Key distinction: Cirrhotic with HCC → check portal hypertension and bilirubin to decide resection vs transplant.

"55 yo M with HCV cirrhosis, Child A, platelets 180k, no varices on EGD, bilirubin 0.9, has a single 3 cm HCC in segment 6. AFP 250. Next step?"
→ Surgical resection (preserved function, no portal HTN, normal bilirubin)
→ Distractor: transplant (reserved for portal HTN or worse function), TACE (multinodular/intermediate), ablation (small <2 cm)
"62 yo with NASH cirrhosis, platelets 75k, splenomegaly, small esophageal varices, single 4 cm HCC."
→ Liver transplantation (within Milan criteria + portal HTN precludes resection)
"58 yo s/p sigmoid resection for stage III CRC, 18 months later CEA rises to 45, CT shows 2 liver lesions in right lobe, no extrahepatic disease. Next step?"
→ Multidisciplinary evaluation for hepatic resection ± perioperative chemotherapy
"26 yo F on OCPs for 8 years, RUQ pain, CT shows 6 cm hypervascular lesion not retaining hepatobiliary contrast on MRI. Next step?"
→ Stop OCPs, surgical resection (>5 cm, bleeding/malignancy risk)
"POD 5 after right hepatectomy, bilirubin 4.1, INR 2.0, encephalopathic, oliguric. Diagnosis?"
→ Post-hepatectomy liver failure (50-50 criteria); supportive care, transplant evaluation
"POD 4, fever, RUQ pain, drain output 500 mL bilious fluid, total bilirubin in drain >3x serum. Next step?"
→ Continue drainage + ERCP with biliary stent
"65 yo with K. pneumoniae liver abscess, no diabetes, US drained. Next step beyond antibiotics?"
→ Colonoscopy to rule out colorectal cancer
"Patient has resectable right lobe HCC but FLR calculated at 18% of total liver volume.

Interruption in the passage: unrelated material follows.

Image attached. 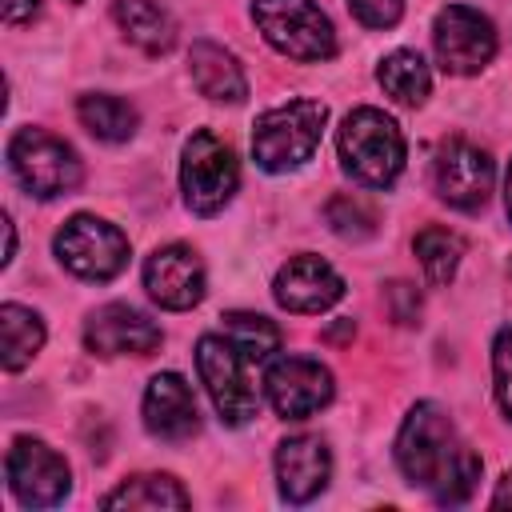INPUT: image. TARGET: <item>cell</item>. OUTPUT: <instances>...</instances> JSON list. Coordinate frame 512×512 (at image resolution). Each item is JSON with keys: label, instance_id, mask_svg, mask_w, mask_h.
I'll return each mask as SVG.
<instances>
[{"label": "cell", "instance_id": "ffe728a7", "mask_svg": "<svg viewBox=\"0 0 512 512\" xmlns=\"http://www.w3.org/2000/svg\"><path fill=\"white\" fill-rule=\"evenodd\" d=\"M104 508H188V492L176 484V476H164V472H140V476H128L120 488H112L104 500Z\"/></svg>", "mask_w": 512, "mask_h": 512}, {"label": "cell", "instance_id": "83f0119b", "mask_svg": "<svg viewBox=\"0 0 512 512\" xmlns=\"http://www.w3.org/2000/svg\"><path fill=\"white\" fill-rule=\"evenodd\" d=\"M384 304H388V316H392L396 324H416V320H420V292H416L408 280L384 284Z\"/></svg>", "mask_w": 512, "mask_h": 512}, {"label": "cell", "instance_id": "e0dca14e", "mask_svg": "<svg viewBox=\"0 0 512 512\" xmlns=\"http://www.w3.org/2000/svg\"><path fill=\"white\" fill-rule=\"evenodd\" d=\"M144 428L160 440H172V444L188 440L200 428L196 396H192L184 376L160 372V376L148 380V388H144Z\"/></svg>", "mask_w": 512, "mask_h": 512}, {"label": "cell", "instance_id": "4fadbf2b", "mask_svg": "<svg viewBox=\"0 0 512 512\" xmlns=\"http://www.w3.org/2000/svg\"><path fill=\"white\" fill-rule=\"evenodd\" d=\"M164 332L132 304H104L84 320V344L96 356H148Z\"/></svg>", "mask_w": 512, "mask_h": 512}, {"label": "cell", "instance_id": "5b68a950", "mask_svg": "<svg viewBox=\"0 0 512 512\" xmlns=\"http://www.w3.org/2000/svg\"><path fill=\"white\" fill-rule=\"evenodd\" d=\"M8 168L40 200L72 192L80 184V176H84L80 156L60 136H52L44 128H16L12 132V140H8Z\"/></svg>", "mask_w": 512, "mask_h": 512}, {"label": "cell", "instance_id": "7a4b0ae2", "mask_svg": "<svg viewBox=\"0 0 512 512\" xmlns=\"http://www.w3.org/2000/svg\"><path fill=\"white\" fill-rule=\"evenodd\" d=\"M340 164L364 188H388L404 172V136L380 108H352L340 124Z\"/></svg>", "mask_w": 512, "mask_h": 512}, {"label": "cell", "instance_id": "4dcf8cb0", "mask_svg": "<svg viewBox=\"0 0 512 512\" xmlns=\"http://www.w3.org/2000/svg\"><path fill=\"white\" fill-rule=\"evenodd\" d=\"M492 508H512V472L500 476V484H496V492H492Z\"/></svg>", "mask_w": 512, "mask_h": 512}, {"label": "cell", "instance_id": "277c9868", "mask_svg": "<svg viewBox=\"0 0 512 512\" xmlns=\"http://www.w3.org/2000/svg\"><path fill=\"white\" fill-rule=\"evenodd\" d=\"M252 20L264 32V40L288 60L316 64L336 52L332 20L312 0H256Z\"/></svg>", "mask_w": 512, "mask_h": 512}, {"label": "cell", "instance_id": "cb8c5ba5", "mask_svg": "<svg viewBox=\"0 0 512 512\" xmlns=\"http://www.w3.org/2000/svg\"><path fill=\"white\" fill-rule=\"evenodd\" d=\"M460 256H464V240L440 224L416 232V260L428 276V284H448L460 268Z\"/></svg>", "mask_w": 512, "mask_h": 512}, {"label": "cell", "instance_id": "ac0fdd59", "mask_svg": "<svg viewBox=\"0 0 512 512\" xmlns=\"http://www.w3.org/2000/svg\"><path fill=\"white\" fill-rule=\"evenodd\" d=\"M188 72L192 84L200 88V96L216 100V104H240L248 96V80L244 68L236 64V56L212 40H196L188 52Z\"/></svg>", "mask_w": 512, "mask_h": 512}, {"label": "cell", "instance_id": "7402d4cb", "mask_svg": "<svg viewBox=\"0 0 512 512\" xmlns=\"http://www.w3.org/2000/svg\"><path fill=\"white\" fill-rule=\"evenodd\" d=\"M376 80H380V88H384L392 100H400V104H408V108H420V104L428 100V88H432L428 64L420 60V52H408V48L384 56L380 68H376Z\"/></svg>", "mask_w": 512, "mask_h": 512}, {"label": "cell", "instance_id": "5bb4252c", "mask_svg": "<svg viewBox=\"0 0 512 512\" xmlns=\"http://www.w3.org/2000/svg\"><path fill=\"white\" fill-rule=\"evenodd\" d=\"M144 288L160 308L184 312L204 296V264L188 244H164L144 260Z\"/></svg>", "mask_w": 512, "mask_h": 512}, {"label": "cell", "instance_id": "30bf717a", "mask_svg": "<svg viewBox=\"0 0 512 512\" xmlns=\"http://www.w3.org/2000/svg\"><path fill=\"white\" fill-rule=\"evenodd\" d=\"M492 156L472 144V140H444L436 148V160H432V184H436V196L460 212H476L488 204L492 196Z\"/></svg>", "mask_w": 512, "mask_h": 512}, {"label": "cell", "instance_id": "ba28073f", "mask_svg": "<svg viewBox=\"0 0 512 512\" xmlns=\"http://www.w3.org/2000/svg\"><path fill=\"white\" fill-rule=\"evenodd\" d=\"M56 256L80 280H112L128 264V236L96 216H72L56 232Z\"/></svg>", "mask_w": 512, "mask_h": 512}, {"label": "cell", "instance_id": "8992f818", "mask_svg": "<svg viewBox=\"0 0 512 512\" xmlns=\"http://www.w3.org/2000/svg\"><path fill=\"white\" fill-rule=\"evenodd\" d=\"M248 356L228 340V336H200L196 340V372L220 412L224 424L240 428L256 416L260 408V396L252 388V376H248Z\"/></svg>", "mask_w": 512, "mask_h": 512}, {"label": "cell", "instance_id": "6da1fadb", "mask_svg": "<svg viewBox=\"0 0 512 512\" xmlns=\"http://www.w3.org/2000/svg\"><path fill=\"white\" fill-rule=\"evenodd\" d=\"M396 464L412 488H424L436 504H464L480 480V456L460 440L448 412L432 400L416 404L396 436Z\"/></svg>", "mask_w": 512, "mask_h": 512}, {"label": "cell", "instance_id": "f546056e", "mask_svg": "<svg viewBox=\"0 0 512 512\" xmlns=\"http://www.w3.org/2000/svg\"><path fill=\"white\" fill-rule=\"evenodd\" d=\"M40 12V0H4V20L8 24H24Z\"/></svg>", "mask_w": 512, "mask_h": 512}, {"label": "cell", "instance_id": "44dd1931", "mask_svg": "<svg viewBox=\"0 0 512 512\" xmlns=\"http://www.w3.org/2000/svg\"><path fill=\"white\" fill-rule=\"evenodd\" d=\"M76 116H80V124H84L96 140H108V144L132 140V132H136V124H140L136 108H132L128 100H120V96H108V92H88V96H80V100H76Z\"/></svg>", "mask_w": 512, "mask_h": 512}, {"label": "cell", "instance_id": "9a60e30c", "mask_svg": "<svg viewBox=\"0 0 512 512\" xmlns=\"http://www.w3.org/2000/svg\"><path fill=\"white\" fill-rule=\"evenodd\" d=\"M272 296L288 312H324L344 296L340 272L320 256H292L272 284Z\"/></svg>", "mask_w": 512, "mask_h": 512}, {"label": "cell", "instance_id": "9c48e42d", "mask_svg": "<svg viewBox=\"0 0 512 512\" xmlns=\"http://www.w3.org/2000/svg\"><path fill=\"white\" fill-rule=\"evenodd\" d=\"M432 44H436V60L444 72L472 76L496 56V28L484 12L468 4H448L436 12Z\"/></svg>", "mask_w": 512, "mask_h": 512}, {"label": "cell", "instance_id": "f1b7e54d", "mask_svg": "<svg viewBox=\"0 0 512 512\" xmlns=\"http://www.w3.org/2000/svg\"><path fill=\"white\" fill-rule=\"evenodd\" d=\"M348 8L364 28H392L404 12V0H348Z\"/></svg>", "mask_w": 512, "mask_h": 512}, {"label": "cell", "instance_id": "1f68e13d", "mask_svg": "<svg viewBox=\"0 0 512 512\" xmlns=\"http://www.w3.org/2000/svg\"><path fill=\"white\" fill-rule=\"evenodd\" d=\"M504 192H508V216H512V168H508V188Z\"/></svg>", "mask_w": 512, "mask_h": 512}, {"label": "cell", "instance_id": "d6986e66", "mask_svg": "<svg viewBox=\"0 0 512 512\" xmlns=\"http://www.w3.org/2000/svg\"><path fill=\"white\" fill-rule=\"evenodd\" d=\"M112 16L120 32L148 56H164L176 44V24L156 0H112Z\"/></svg>", "mask_w": 512, "mask_h": 512}, {"label": "cell", "instance_id": "3957f363", "mask_svg": "<svg viewBox=\"0 0 512 512\" xmlns=\"http://www.w3.org/2000/svg\"><path fill=\"white\" fill-rule=\"evenodd\" d=\"M328 108L320 100H288L280 108H268L252 124V156L264 172H292L304 160H312L320 136H324Z\"/></svg>", "mask_w": 512, "mask_h": 512}, {"label": "cell", "instance_id": "836d02e7", "mask_svg": "<svg viewBox=\"0 0 512 512\" xmlns=\"http://www.w3.org/2000/svg\"><path fill=\"white\" fill-rule=\"evenodd\" d=\"M72 4H80V0H72Z\"/></svg>", "mask_w": 512, "mask_h": 512}, {"label": "cell", "instance_id": "8fae6325", "mask_svg": "<svg viewBox=\"0 0 512 512\" xmlns=\"http://www.w3.org/2000/svg\"><path fill=\"white\" fill-rule=\"evenodd\" d=\"M4 472H8L12 496L24 508H52V504H60L68 496V484H72L64 456L56 448H48L44 440H32V436H16L12 440Z\"/></svg>", "mask_w": 512, "mask_h": 512}, {"label": "cell", "instance_id": "4316f807", "mask_svg": "<svg viewBox=\"0 0 512 512\" xmlns=\"http://www.w3.org/2000/svg\"><path fill=\"white\" fill-rule=\"evenodd\" d=\"M492 376H496V400H500L504 416L512 420V324L496 332V344H492Z\"/></svg>", "mask_w": 512, "mask_h": 512}, {"label": "cell", "instance_id": "484cf974", "mask_svg": "<svg viewBox=\"0 0 512 512\" xmlns=\"http://www.w3.org/2000/svg\"><path fill=\"white\" fill-rule=\"evenodd\" d=\"M332 232L340 240H368L376 232V208L368 200H360L356 192H344V196H332L328 208H324Z\"/></svg>", "mask_w": 512, "mask_h": 512}, {"label": "cell", "instance_id": "d6a6232c", "mask_svg": "<svg viewBox=\"0 0 512 512\" xmlns=\"http://www.w3.org/2000/svg\"><path fill=\"white\" fill-rule=\"evenodd\" d=\"M508 272H512V264H508Z\"/></svg>", "mask_w": 512, "mask_h": 512}, {"label": "cell", "instance_id": "7c38bea8", "mask_svg": "<svg viewBox=\"0 0 512 512\" xmlns=\"http://www.w3.org/2000/svg\"><path fill=\"white\" fill-rule=\"evenodd\" d=\"M264 392L284 420H304L332 400V372L308 356H280L264 372Z\"/></svg>", "mask_w": 512, "mask_h": 512}, {"label": "cell", "instance_id": "d4e9b609", "mask_svg": "<svg viewBox=\"0 0 512 512\" xmlns=\"http://www.w3.org/2000/svg\"><path fill=\"white\" fill-rule=\"evenodd\" d=\"M224 336H228L252 364L268 360V356L280 352V344H284L280 328H276L268 316H260V312H224Z\"/></svg>", "mask_w": 512, "mask_h": 512}, {"label": "cell", "instance_id": "2e32d148", "mask_svg": "<svg viewBox=\"0 0 512 512\" xmlns=\"http://www.w3.org/2000/svg\"><path fill=\"white\" fill-rule=\"evenodd\" d=\"M332 476V452L320 436H288L276 448V480H280V496L288 504H308L312 496H320L328 488Z\"/></svg>", "mask_w": 512, "mask_h": 512}, {"label": "cell", "instance_id": "603a6c76", "mask_svg": "<svg viewBox=\"0 0 512 512\" xmlns=\"http://www.w3.org/2000/svg\"><path fill=\"white\" fill-rule=\"evenodd\" d=\"M0 332H4V368L20 372L44 344V320L24 304L0 308Z\"/></svg>", "mask_w": 512, "mask_h": 512}, {"label": "cell", "instance_id": "52a82bcc", "mask_svg": "<svg viewBox=\"0 0 512 512\" xmlns=\"http://www.w3.org/2000/svg\"><path fill=\"white\" fill-rule=\"evenodd\" d=\"M236 184H240L236 152L212 132H192V140L184 144V160H180L184 204L196 216H216L232 200Z\"/></svg>", "mask_w": 512, "mask_h": 512}]
</instances>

Next step?"
→ Portal vein embolization to induce left lobe hypertrophy, then resect 4-6 weeks later
"HBsAg+ patient about to undergo hepatectomy for HCC. Which medication?"
→ Entecavir or tenofovir prophylactically
Board pearl: Step 3 stems often test the next best step rather than diagnosis — the question is rarely "what is it" and usually "what do you do now."
Step 3 management: When in doubt on a complex hepatic resection vignette, "refer to multidisciplinary hepatobiliary tumor board" is rarely wrong.

Hepatic resection is the curative-intent option for selected primary and metastatic liver tumors in patients with preserved hepatic function, adequate future liver remnant, and no extrahepatic or vascular disease — its success hinges on choosing the right patient, optimizing the right lobe, and recognizing complications early.
Board pearl: The most common Step 3 hepatobiliary stem asks resection vs transplant in HCC — answer hinges on portal hypertension, bilirubin, and Child-Pugh class.